### Exercise
Reproduce all of the material below verbatim, leaving out the pictures.
* begin *
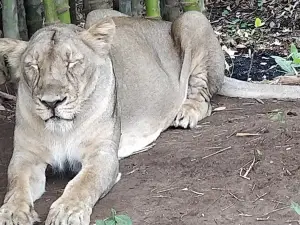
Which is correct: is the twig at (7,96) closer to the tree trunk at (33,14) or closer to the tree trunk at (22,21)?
the tree trunk at (22,21)

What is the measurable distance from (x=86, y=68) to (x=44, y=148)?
477 millimetres

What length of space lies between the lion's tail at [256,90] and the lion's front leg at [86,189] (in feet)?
5.80

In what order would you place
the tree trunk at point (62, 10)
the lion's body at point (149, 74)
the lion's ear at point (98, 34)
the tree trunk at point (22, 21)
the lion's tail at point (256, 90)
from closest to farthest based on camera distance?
the lion's ear at point (98, 34) < the lion's body at point (149, 74) < the tree trunk at point (62, 10) < the lion's tail at point (256, 90) < the tree trunk at point (22, 21)

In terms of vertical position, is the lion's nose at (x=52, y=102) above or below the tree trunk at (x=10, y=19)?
above

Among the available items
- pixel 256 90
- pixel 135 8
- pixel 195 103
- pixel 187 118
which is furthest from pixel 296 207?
pixel 135 8

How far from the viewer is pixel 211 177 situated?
432 centimetres

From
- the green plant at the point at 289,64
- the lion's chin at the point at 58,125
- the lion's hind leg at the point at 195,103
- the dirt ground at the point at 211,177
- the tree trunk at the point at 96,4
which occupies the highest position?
the lion's chin at the point at 58,125

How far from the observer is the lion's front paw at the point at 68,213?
146 inches

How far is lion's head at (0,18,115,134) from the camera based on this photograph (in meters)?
3.98

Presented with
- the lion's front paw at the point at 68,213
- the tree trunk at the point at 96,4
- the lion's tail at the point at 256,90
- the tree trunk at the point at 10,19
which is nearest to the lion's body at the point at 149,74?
the lion's tail at the point at 256,90

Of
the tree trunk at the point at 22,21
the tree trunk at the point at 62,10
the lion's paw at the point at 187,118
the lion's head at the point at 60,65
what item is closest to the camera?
the lion's head at the point at 60,65

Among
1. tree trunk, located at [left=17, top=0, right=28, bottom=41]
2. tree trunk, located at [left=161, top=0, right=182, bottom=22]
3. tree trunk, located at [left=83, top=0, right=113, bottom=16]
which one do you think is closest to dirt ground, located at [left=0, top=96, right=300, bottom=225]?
tree trunk, located at [left=17, top=0, right=28, bottom=41]

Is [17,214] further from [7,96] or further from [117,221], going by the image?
[7,96]

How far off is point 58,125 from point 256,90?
2.08 metres
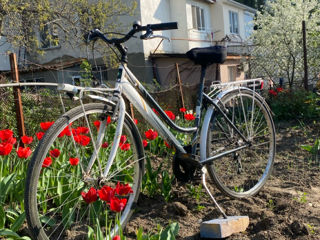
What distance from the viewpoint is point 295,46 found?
14547mm

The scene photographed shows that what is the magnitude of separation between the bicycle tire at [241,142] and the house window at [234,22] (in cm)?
2017

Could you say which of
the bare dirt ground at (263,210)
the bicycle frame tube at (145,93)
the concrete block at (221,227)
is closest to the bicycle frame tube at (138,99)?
the bicycle frame tube at (145,93)

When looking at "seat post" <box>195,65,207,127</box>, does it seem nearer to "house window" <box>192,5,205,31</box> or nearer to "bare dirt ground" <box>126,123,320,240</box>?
"bare dirt ground" <box>126,123,320,240</box>

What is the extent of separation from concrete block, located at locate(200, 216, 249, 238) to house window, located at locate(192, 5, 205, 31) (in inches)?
700

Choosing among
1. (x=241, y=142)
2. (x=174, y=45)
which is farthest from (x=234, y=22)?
(x=241, y=142)

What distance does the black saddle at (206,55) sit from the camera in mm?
2980

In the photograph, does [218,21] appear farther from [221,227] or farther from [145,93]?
[221,227]

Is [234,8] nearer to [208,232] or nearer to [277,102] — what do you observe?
[277,102]

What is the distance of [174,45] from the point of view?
1825 cm

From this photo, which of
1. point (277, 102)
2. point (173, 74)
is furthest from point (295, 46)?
point (277, 102)

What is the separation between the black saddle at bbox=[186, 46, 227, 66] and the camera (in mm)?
2980

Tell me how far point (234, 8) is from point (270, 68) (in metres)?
9.44

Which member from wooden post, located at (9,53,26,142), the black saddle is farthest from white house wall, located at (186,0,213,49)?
the black saddle

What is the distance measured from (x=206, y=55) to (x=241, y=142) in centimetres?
83
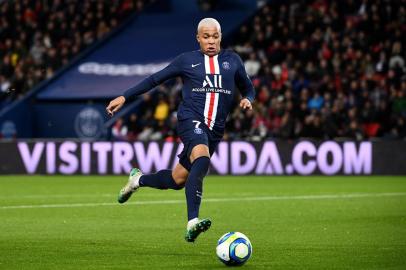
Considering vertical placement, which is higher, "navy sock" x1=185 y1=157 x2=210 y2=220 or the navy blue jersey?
the navy blue jersey

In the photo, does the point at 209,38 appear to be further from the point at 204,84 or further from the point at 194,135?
the point at 194,135

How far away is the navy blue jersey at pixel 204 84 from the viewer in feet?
33.1

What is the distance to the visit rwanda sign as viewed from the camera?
2417 cm

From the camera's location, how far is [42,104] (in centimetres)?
3133

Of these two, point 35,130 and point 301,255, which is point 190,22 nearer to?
point 35,130

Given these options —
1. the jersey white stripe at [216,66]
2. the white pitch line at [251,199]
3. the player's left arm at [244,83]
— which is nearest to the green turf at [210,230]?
the white pitch line at [251,199]

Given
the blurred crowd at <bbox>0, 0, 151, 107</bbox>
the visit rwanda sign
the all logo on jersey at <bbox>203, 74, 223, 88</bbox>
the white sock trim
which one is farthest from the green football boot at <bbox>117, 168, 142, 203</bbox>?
the blurred crowd at <bbox>0, 0, 151, 107</bbox>

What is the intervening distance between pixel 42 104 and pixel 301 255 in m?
22.8

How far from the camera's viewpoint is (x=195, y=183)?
31.8ft

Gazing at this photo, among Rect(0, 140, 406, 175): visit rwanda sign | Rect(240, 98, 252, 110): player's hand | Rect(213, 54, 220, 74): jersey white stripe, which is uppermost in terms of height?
Rect(213, 54, 220, 74): jersey white stripe

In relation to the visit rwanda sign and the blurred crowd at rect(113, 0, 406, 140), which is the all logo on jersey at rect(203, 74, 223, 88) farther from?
the blurred crowd at rect(113, 0, 406, 140)

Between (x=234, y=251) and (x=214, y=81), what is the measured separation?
2.18 meters

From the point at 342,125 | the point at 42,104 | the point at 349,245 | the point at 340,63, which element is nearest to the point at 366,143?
the point at 342,125

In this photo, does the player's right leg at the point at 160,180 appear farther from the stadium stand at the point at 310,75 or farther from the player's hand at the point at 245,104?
the stadium stand at the point at 310,75
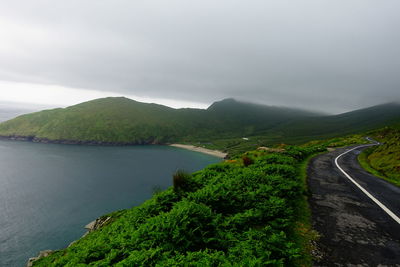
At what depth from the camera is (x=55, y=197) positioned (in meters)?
63.2

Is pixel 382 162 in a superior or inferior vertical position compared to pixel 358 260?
inferior

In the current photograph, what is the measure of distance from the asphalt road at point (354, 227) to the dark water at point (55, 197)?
23.4 meters

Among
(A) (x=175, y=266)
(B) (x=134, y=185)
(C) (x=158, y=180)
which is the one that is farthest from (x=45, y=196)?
(A) (x=175, y=266)

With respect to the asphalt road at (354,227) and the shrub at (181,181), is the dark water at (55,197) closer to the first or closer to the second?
the shrub at (181,181)

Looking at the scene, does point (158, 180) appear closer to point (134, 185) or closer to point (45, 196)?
point (134, 185)

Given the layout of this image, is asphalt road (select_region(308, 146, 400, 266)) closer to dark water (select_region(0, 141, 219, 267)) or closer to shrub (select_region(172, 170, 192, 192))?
shrub (select_region(172, 170, 192, 192))

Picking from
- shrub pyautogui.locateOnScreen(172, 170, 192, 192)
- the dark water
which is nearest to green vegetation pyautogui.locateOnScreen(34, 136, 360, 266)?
shrub pyautogui.locateOnScreen(172, 170, 192, 192)

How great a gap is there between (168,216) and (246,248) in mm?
2978

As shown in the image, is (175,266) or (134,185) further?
(134,185)

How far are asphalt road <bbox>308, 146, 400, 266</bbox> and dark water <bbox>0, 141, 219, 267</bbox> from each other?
2335 cm

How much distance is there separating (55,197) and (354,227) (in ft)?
260

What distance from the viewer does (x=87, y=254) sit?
23.1 ft

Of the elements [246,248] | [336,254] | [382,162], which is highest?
[246,248]

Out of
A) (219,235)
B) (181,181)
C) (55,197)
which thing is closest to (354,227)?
(219,235)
* end *
### Task result
Which is correct: is the twig at (7,96) closer to the tree trunk at (33,14) or closer to the tree trunk at (22,21)?
the tree trunk at (22,21)

What is the measurable distance from (x=86, y=68) to (x=44, y=148)?
477 millimetres

What length of space lies between the lion's tail at [256,90] and the lion's front leg at [86,189] (in feet)?
5.80

In what order would you place
the tree trunk at point (62, 10)
the lion's body at point (149, 74)
the lion's ear at point (98, 34)
the tree trunk at point (22, 21)
the lion's tail at point (256, 90)
from closest to farthest based on camera distance?
the lion's ear at point (98, 34) < the lion's body at point (149, 74) < the tree trunk at point (62, 10) < the lion's tail at point (256, 90) < the tree trunk at point (22, 21)

In terms of vertical position, is the lion's nose at (x=52, y=102) above or below the tree trunk at (x=10, y=19)?
above

Among the available items
- pixel 256 90
- pixel 135 8
- pixel 195 103
- pixel 187 118
which is furthest from pixel 296 207?
pixel 135 8

How far from the viewer is pixel 211 177 situated?
432 centimetres

From
- the green plant at the point at 289,64
- the lion's chin at the point at 58,125
- the lion's hind leg at the point at 195,103
- the dirt ground at the point at 211,177
- the tree trunk at the point at 96,4
which occupies the highest position?
the lion's chin at the point at 58,125

How far from the observer is the lion's front paw at the point at 68,213?
146 inches

How far is lion's head at (0,18,115,134) from the camera based on this photograph (in meters)?
3.98

Presented with
- the lion's front paw at the point at 68,213
- the tree trunk at the point at 96,4
- the lion's tail at the point at 256,90
- the tree trunk at the point at 10,19
which is nearest to the lion's body at the point at 149,74?
the lion's tail at the point at 256,90

Of
the tree trunk at the point at 22,21
the tree trunk at the point at 62,10
the lion's paw at the point at 187,118
the lion's head at the point at 60,65
what item is closest to the camera?
the lion's head at the point at 60,65

Among
1. tree trunk, located at [left=17, top=0, right=28, bottom=41]
2. tree trunk, located at [left=161, top=0, right=182, bottom=22]
3. tree trunk, located at [left=83, top=0, right=113, bottom=16]
which one do you think is closest to dirt ground, located at [left=0, top=96, right=300, bottom=225]?
tree trunk, located at [left=17, top=0, right=28, bottom=41]

Is [17,214] further from [7,96] or further from [117,221], going by the image?
[7,96]

How far off is point 58,125 from point 256,90?
2.08 metres
What distance from the viewpoint is point 295,46 found?
14547mm

The scene photographed shows that what is the magnitude of separation between the bicycle tire at [241,142] and the house window at [234,22] (in cm)?
2017

Could you say which of
the bare dirt ground at (263,210)
the bicycle frame tube at (145,93)
the concrete block at (221,227)
is closest to the bicycle frame tube at (138,99)?
the bicycle frame tube at (145,93)

When looking at "seat post" <box>195,65,207,127</box>, does it seem nearer to "house window" <box>192,5,205,31</box> or nearer to "bare dirt ground" <box>126,123,320,240</box>?
"bare dirt ground" <box>126,123,320,240</box>

What is the extent of separation from concrete block, located at locate(200, 216, 249, 238) to house window, located at locate(192, 5, 205, 31) (in inches)?
700

Choosing among
1. (x=241, y=142)
2. (x=174, y=45)
which is farthest from (x=234, y=22)?
(x=241, y=142)

What distance does the black saddle at (206,55) sit from the camera in mm?
2980

In the photograph, does [218,21] appear farther from [221,227] or farther from [145,93]?
[221,227]

Is [234,8] nearer to [208,232] or nearer to [277,102] — what do you observe?
[277,102]

What is the distance of [174,45] from the point of view?
1825 cm

From this photo, which of
1. point (277, 102)
2. point (173, 74)
is furthest from point (295, 46)?
point (277, 102)

What is the separation between the black saddle at bbox=[186, 46, 227, 66] and the camera (in mm)?
2980

Tell me how far point (234, 8) is from point (270, 68) (in metres)?
9.44

Which member from wooden post, located at (9,53,26,142), the black saddle is farthest from white house wall, located at (186,0,213,49)?
the black saddle

What is the distance measured from (x=206, y=55) to (x=241, y=142) in centimetres?
83
Considering vertical placement, which is higher, "navy sock" x1=185 y1=157 x2=210 y2=220 or the navy blue jersey?
the navy blue jersey

In the photo, does the point at 209,38 appear to be further from the point at 204,84 or further from the point at 194,135?
the point at 194,135

How far away is the navy blue jersey at pixel 204 84 from the viewer in feet?
33.1

What is the distance to the visit rwanda sign as viewed from the camera?
2417 cm

From the camera's location, how far is [42,104] (in centimetres)?
3133

Of these two, point 35,130 and point 301,255, which is point 190,22 nearer to?
point 35,130

Given these options —
1. the jersey white stripe at [216,66]
2. the white pitch line at [251,199]
3. the player's left arm at [244,83]
— which is nearest to the green turf at [210,230]?
the white pitch line at [251,199]

Given
the blurred crowd at <bbox>0, 0, 151, 107</bbox>
the visit rwanda sign
the all logo on jersey at <bbox>203, 74, 223, 88</bbox>
the white sock trim
which one is farthest from the green football boot at <bbox>117, 168, 142, 203</bbox>?
the blurred crowd at <bbox>0, 0, 151, 107</bbox>

What is the intervening distance between pixel 42 104 and pixel 301 255 in m?
22.8

How far from the camera's viewpoint is (x=195, y=183)?
31.8ft

Gazing at this photo, among Rect(0, 140, 406, 175): visit rwanda sign | Rect(240, 98, 252, 110): player's hand | Rect(213, 54, 220, 74): jersey white stripe, which is uppermost in terms of height?
Rect(213, 54, 220, 74): jersey white stripe

In relation to the visit rwanda sign and the blurred crowd at rect(113, 0, 406, 140), which is the all logo on jersey at rect(203, 74, 223, 88) farther from?
the blurred crowd at rect(113, 0, 406, 140)

Between (x=234, y=251) and (x=214, y=81), what is the measured separation?
2.18 meters

From the point at 342,125 | the point at 42,104 | the point at 349,245 | the point at 340,63, which element is nearest to the point at 366,143?
the point at 342,125

In this photo, does the player's right leg at the point at 160,180 appear farther from the stadium stand at the point at 310,75 or farther from the player's hand at the point at 245,104?
the stadium stand at the point at 310,75
At what depth from the camera is (x=55, y=197) positioned (in meters)?
63.2

Is pixel 382 162 in a superior or inferior vertical position compared to pixel 358 260?
inferior

In the current photograph, what is the measure of distance from the asphalt road at point (354, 227) to the dark water at point (55, 197)?
23.4 meters

Among
(A) (x=175, y=266)
(B) (x=134, y=185)
(C) (x=158, y=180)
which is the one that is farthest from (x=45, y=196)?
(A) (x=175, y=266)

With respect to the asphalt road at (354,227) and the shrub at (181,181), is the dark water at (55,197) closer to the first or closer to the second?
the shrub at (181,181)

Looking at the scene, does point (158, 180) appear closer to point (134, 185) or closer to point (45, 196)?
point (134, 185)

Given the layout of this image, is asphalt road (select_region(308, 146, 400, 266)) closer to dark water (select_region(0, 141, 219, 267)) or closer to shrub (select_region(172, 170, 192, 192))?
shrub (select_region(172, 170, 192, 192))

Picking from
- shrub pyautogui.locateOnScreen(172, 170, 192, 192)
- the dark water
which is nearest to green vegetation pyautogui.locateOnScreen(34, 136, 360, 266)?
shrub pyautogui.locateOnScreen(172, 170, 192, 192)

How great a gap is there between (168,216) and (246,248) in mm?
2978

As shown in the image, is (175,266) or (134,185) further?
(134,185)

How far are asphalt road <bbox>308, 146, 400, 266</bbox> and dark water <bbox>0, 141, 219, 267</bbox> from each other?
2335 cm

How much distance is there separating (55,197) and (354,227) (in ft)?
260

What distance from the viewer does (x=87, y=254) sit?
23.1 ft

Of the elements [246,248] | [336,254] | [382,162], which is highest?
[246,248]

Out of
A) (219,235)
B) (181,181)
C) (55,197)
which thing is closest to (354,227)?
(219,235)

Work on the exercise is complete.